But an expert in the field who was not involved in the study cautions that the number of African-Americans included in the study -- just 23, 17 of whom underwent transplantation -- is too small to conclude that there are no racial disparities in survival on the "wait list" or after transplant.
Up to 2 million Americans are infected with the hepatitis B virus (HBV), and liver disease due to HBV infection accounts for up to 10 percent of liver transplants.
Several studies found that Asians who underwent transplantation for HBV infection fared worse than whites, but there is little information available on how African-Americans do after transplant for HBV, or on wait list outcomes for Asians or African-Americans, Dr. Natalie Bzowej of California Pacific Medical Center in San Francisco and her colleagues note.
To investigate, Bzowej and her team looked at 274 patients awaiting liver transplants for HBV infection at 15 different US centers, including 116 whites, 135 Asians, and 23 African-Americans. All had gone on the United Network of Organ Sharing wait list between 1996 and 2005.
The researchers found no racial disparities in the probability that a patient would receive a transplant, or survive on the wait list. Five years after the transplant, 94 percent of African-Americans were alive, compared to 85 percent of Asian Americans and 89 percent of whites, they report in the journal Liver Transplantation.
The only factor associated with survival after transplant was whether or not a patient had recurrence of liver cancer, and recurrence of the disease was the same in the three racial groups.
But within four years of undergoing transplant, 19 percent of white patients had a recurrence of HBV, compared to 7 percent of Asians and 6 percent of blacks. Whether or not a patient's HBV returned after transplant didn't influence their survival after the procedure.
In an editorial accompanying the study, Dr. Charles D. Howell of the University of Maryland School of Medicine in Baltimore points out that a study looking at liver transplantation for HBV between 1997 and 2001 found that while whites and Asians had similar survival rates, survival was less likely for African Americans.
The current study, he argues, included too few African-Americans for "dependable conclusions" to be drawn about whether African-Americans fare worse -- or the same --after liver transplant for HBV compared to other ethnic groups.

DATA EXTRACT>
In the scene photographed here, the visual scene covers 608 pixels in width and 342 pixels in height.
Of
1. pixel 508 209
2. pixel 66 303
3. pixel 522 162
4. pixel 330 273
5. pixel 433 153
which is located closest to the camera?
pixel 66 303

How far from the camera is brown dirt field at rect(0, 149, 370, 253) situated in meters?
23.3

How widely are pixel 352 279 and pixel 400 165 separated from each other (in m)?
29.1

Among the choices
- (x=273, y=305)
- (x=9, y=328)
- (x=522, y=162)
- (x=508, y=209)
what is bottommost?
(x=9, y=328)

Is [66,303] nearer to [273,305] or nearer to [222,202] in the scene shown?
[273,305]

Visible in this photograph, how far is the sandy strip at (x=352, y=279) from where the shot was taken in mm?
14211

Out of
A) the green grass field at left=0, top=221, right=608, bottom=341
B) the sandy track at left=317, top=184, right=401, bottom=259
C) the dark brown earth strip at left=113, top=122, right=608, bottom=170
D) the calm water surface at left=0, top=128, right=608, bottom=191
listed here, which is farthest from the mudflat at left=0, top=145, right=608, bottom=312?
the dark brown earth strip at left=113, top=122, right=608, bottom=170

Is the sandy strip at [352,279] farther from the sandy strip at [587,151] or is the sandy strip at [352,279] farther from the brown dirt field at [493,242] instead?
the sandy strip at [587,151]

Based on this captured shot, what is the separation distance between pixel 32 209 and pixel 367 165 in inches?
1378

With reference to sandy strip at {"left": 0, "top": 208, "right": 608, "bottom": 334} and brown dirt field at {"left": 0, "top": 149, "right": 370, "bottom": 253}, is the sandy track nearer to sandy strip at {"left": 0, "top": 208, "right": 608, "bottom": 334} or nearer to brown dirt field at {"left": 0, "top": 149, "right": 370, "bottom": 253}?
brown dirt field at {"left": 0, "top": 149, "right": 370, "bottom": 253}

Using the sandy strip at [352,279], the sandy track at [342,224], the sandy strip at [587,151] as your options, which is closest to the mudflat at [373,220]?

HOW TO COMPLETE THIS TASK>
Please answer these questions about the article on liver transplants for hepatitis B, one line each.
(a) How many patients awaiting liver transplants did the researchers look at, and at how many US centers?
(b) What percentage of Asian Americans were alive five years after transplant?
(c) Within four years of transplant, what percentage of white patients had a recurrence of HBV?

TASK ANSWER>
(a) 274 patients at 15 centers
(b) 85 percent
(c) 19 percent